Leaders of Taiwan’s Sunflower movement, who are on a two-week tour of North America, have been urging the US government to drop its “one China” policy.
The delegation, mostly students, have met with members of the US Congress, US Department of State officials, the American Institute in Taiwan (AIT), think tanks and Taiwanese-American groups.
They are claiming that, as a result of the movement, there has been a significant change in cross-strait relations and that they intend to be a powerful force in the nation’s political future.
Movement leaders are stressing that they are independent from, and are not backed by, the Democratic Progressive Party (DPP).
Lin Fei-fan (林飛帆), a political science student at National Taiwan University, told a Washington press conference on Thursday that the movement could not accept the US’ “one China” policy and that if President Ma Ying-jeou (馬英九) were to meet with Chinese President Xi Jinping (習近平), the Sunflower movement “would not hesitate” to take some form of political protest action.
He said the movement was totally independent of both the Chinese Nationalist Party (KMT) and the DPP, and that it wanted to find a common ground in the US to express its concerns about growing Chinese influence within Taiwan.

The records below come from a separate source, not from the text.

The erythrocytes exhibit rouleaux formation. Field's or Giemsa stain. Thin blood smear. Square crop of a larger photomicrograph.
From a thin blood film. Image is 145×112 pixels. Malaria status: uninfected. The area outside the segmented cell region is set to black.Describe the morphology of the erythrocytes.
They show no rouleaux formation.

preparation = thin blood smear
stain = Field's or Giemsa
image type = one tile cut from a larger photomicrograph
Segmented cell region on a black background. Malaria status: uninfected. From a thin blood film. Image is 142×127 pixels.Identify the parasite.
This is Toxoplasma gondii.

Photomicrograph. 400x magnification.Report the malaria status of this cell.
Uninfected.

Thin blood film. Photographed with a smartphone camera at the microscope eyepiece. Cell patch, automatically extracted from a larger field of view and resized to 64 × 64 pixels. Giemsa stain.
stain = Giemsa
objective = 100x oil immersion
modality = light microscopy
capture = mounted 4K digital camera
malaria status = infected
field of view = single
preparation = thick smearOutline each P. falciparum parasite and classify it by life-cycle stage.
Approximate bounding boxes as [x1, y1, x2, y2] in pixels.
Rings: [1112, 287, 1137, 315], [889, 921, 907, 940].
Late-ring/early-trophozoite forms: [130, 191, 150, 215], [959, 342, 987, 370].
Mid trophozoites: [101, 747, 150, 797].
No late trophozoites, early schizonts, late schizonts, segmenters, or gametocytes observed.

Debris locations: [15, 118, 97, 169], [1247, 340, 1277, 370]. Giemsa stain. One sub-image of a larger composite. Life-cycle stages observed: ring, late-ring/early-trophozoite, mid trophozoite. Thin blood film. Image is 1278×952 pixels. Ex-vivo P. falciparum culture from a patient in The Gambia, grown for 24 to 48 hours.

Academia Sinica associate research professor Huang Kuo-chang (黃國昌) said there had been an awakening of civil society within Taiwan and that a third political force was emerging.
He said that the KMT had damaged the constitutional system and that a third party might change Taiwan’s political landscape and deepen its democracy.
Lin said that the Sunflower movement had grown out of deep disappointment with Taiwan’s two major political parties and that the delegation had told US officials to carefully watch for an emerging force from the nation’s civil society.
Chen Wei-ting (陳為廷), a sociology student at National Tsing Hua University, said that a third force was needed in Taiwanese politics because the KMT was moving into China’s arms, while the DPP was losing ground, and getting too close to the rich and upper classes.
Lin said that in conversations with members of the US Congress and at the Department of State it became clear that officials “understood” why the movement had taken over the Legislative Yuan in March this year.
He said the delegation had repeatedly emphasized its concerns about the US’ “one China” policy.
The policy, which results in the US recognizing only one China and refusing to open diplomatic relations with Taiwan, had not led to a cross-strait balance, but had rather caused Taiwan to tilt toward China, members of the delegation said.
Lin said polls showed that “almost no one” in Taiwan would choose to unify with China and the “one China” policy increased the chances of unrest within Taiwanese society, which would run counter to other US policies promoting peace and stability.
He refused to reveal more about the reaction of US officials, saying that the officials had told the delegation they were in discussion about the issues raised.
Chen accused AIT officials of playing games. On one hand, he said, they supported the Sunflower movement’s agenda, but on the other they said the movement was backed by the DPP.
“The Sunflower movement has nothing to do with the DPP,” Huang said. “US officials have a biased view from the media that the movement is maneuvered by the DPP.”